──────── Texte extrait
Le mouvement de rationalisation juridique des politiques foncières engagé avec les ordonnances-lois 74-1 et 74-2 du 06 juillet 1974 fixant respectivement le régime foncier et le régime dominical, travaille effectivement à codifier le droit foncier dans un sens à la fois territorial et impersonnel autant que marchand et fonctionnel. C’est dans la même optique que s’inscrivent les lois modificatives des ordonnances de 1974 et leurs décrets d’application ainsi que la Loi 85-09 du 4 juillet 1985 relative à l’expropriation pour cause d’utilité publique et aux modalités conséquentes d’expropriation. La visée libérale de cette gouvernance foncière modelée par ses références juridiques, s’aperçoit à travers les mesures concernant l’immatriculation foncière.
────────────────
──────── Données brutes
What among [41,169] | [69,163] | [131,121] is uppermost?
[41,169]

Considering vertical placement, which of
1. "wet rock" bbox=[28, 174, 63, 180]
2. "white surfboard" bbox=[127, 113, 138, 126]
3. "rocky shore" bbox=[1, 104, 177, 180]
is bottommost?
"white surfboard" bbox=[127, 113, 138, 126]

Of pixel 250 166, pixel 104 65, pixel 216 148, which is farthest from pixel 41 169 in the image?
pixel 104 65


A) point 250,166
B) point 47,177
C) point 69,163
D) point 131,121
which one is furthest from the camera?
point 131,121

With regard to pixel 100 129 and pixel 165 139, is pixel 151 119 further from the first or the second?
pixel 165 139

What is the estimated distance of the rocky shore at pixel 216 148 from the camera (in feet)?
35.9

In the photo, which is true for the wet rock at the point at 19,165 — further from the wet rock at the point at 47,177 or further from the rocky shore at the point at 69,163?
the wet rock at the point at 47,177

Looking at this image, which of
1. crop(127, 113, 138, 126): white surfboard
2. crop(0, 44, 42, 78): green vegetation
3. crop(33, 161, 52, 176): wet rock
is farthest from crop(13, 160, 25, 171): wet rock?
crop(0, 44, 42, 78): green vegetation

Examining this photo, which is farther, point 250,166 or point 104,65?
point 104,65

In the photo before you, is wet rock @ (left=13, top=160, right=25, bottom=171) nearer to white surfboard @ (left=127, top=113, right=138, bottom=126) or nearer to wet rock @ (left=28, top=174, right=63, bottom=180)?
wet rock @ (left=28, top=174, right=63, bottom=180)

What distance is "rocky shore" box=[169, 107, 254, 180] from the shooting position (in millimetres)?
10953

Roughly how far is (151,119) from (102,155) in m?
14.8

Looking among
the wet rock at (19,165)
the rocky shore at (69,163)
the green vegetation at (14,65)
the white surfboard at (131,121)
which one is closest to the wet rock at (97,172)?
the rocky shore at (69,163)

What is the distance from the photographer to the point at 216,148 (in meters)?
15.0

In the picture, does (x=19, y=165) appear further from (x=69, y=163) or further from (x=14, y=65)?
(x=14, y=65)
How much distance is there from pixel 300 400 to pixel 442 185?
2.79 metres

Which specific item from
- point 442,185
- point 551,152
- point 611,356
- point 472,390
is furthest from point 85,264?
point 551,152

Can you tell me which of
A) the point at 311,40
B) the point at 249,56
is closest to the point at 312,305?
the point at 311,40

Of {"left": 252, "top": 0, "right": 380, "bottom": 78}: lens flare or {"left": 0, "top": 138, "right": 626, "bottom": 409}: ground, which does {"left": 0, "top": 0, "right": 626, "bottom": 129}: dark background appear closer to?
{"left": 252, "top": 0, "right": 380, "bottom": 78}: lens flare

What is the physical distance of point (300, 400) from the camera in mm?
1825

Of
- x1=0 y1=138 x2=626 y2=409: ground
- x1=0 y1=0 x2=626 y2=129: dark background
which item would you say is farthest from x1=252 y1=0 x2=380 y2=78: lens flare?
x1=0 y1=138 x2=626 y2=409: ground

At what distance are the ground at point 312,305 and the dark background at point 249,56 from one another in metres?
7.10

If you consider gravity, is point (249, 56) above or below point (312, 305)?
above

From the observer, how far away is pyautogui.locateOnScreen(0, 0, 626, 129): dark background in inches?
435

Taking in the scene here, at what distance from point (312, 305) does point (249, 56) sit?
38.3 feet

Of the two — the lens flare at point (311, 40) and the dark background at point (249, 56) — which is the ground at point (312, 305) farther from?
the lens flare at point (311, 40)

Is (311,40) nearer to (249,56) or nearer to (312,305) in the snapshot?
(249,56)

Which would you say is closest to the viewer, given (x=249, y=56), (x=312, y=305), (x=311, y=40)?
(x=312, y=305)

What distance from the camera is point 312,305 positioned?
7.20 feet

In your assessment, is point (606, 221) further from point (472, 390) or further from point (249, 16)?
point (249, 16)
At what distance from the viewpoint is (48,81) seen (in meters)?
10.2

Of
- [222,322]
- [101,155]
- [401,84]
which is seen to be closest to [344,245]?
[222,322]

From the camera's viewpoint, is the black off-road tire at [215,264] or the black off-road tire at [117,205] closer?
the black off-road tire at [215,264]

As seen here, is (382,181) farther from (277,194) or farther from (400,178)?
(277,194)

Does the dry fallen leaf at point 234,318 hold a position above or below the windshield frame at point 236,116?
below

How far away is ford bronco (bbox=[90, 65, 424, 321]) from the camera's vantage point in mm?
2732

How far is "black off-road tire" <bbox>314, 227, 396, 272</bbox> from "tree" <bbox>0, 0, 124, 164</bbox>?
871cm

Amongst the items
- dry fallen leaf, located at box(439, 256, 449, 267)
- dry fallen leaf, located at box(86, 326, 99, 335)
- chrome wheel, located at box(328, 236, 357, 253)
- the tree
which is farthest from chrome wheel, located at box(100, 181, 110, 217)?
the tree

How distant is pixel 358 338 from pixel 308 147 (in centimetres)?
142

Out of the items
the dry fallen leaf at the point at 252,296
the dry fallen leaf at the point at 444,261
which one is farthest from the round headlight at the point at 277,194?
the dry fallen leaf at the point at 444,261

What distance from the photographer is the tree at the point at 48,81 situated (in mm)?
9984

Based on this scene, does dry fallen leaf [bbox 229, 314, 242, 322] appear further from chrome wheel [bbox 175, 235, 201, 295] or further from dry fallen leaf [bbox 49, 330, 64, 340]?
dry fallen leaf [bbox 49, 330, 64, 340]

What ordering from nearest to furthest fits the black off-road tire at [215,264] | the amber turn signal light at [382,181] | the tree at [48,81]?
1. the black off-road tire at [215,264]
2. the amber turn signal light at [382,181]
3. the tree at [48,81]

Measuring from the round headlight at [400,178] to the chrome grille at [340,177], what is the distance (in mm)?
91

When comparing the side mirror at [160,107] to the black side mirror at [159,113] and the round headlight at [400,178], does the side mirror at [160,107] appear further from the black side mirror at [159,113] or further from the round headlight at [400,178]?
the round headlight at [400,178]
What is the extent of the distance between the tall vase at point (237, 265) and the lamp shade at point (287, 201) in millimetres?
────────────────
▸ Objectif énoncé 1
Répondez aux questions suivantes d'après le texte sur les politiques foncières.
(a) De quelle date sont les ordonnances-lois 74-1 et 74-2 ?
(b) À quoi est relative la Loi 85-09 du 4 juillet 1985 ?
(c) À travers quelles mesures s'aperçoit la visée libérale de cette gouvernance foncière ?
▸ Objectif énoncé 2
Recopiez à l'identique le passage du texte sur les politiques foncières qui va de « Le mouvement de » jusqu'à « concernant l’immatriculation foncière. » inclus.
La liste constitue un matériau indépendant du texte sur les politiques foncières.

▸ Réponse complète 1
(a) Du 06 juillet 1974.
(b) À l'expropriation pour cause d'utilité publique et aux modalités conséquentes d'expropriation.
(c) À travers les mesures concernant l'immatriculation foncière.

▸ Réponse complète 2
Le mouvement de rationalisation juridique des politiques foncières engagé avec les ordonnances-lois 74-1 et 74-2 du 06 juillet 1974 fixant respectivement le régime foncier et le régime dominical, travaille effectivement à codifier le droit foncier dans un sens à la fois territorial et impersonnel autant que marchand et fonctionnel. C’est dans la même optique que s’inscrivent les lois modificatives des ordonnances de 1974 et leurs décrets d’application ainsi que la Loi 85-09 du 4 juillet 1985 relative à l’expropriation pour cause d’utilité publique et aux modalités conséquentes d’expropriation. La visée libérale de cette gouvernance foncière modelée par ses références juridiques, s’aperçoit à travers les mesures concernant l’immatriculation foncière.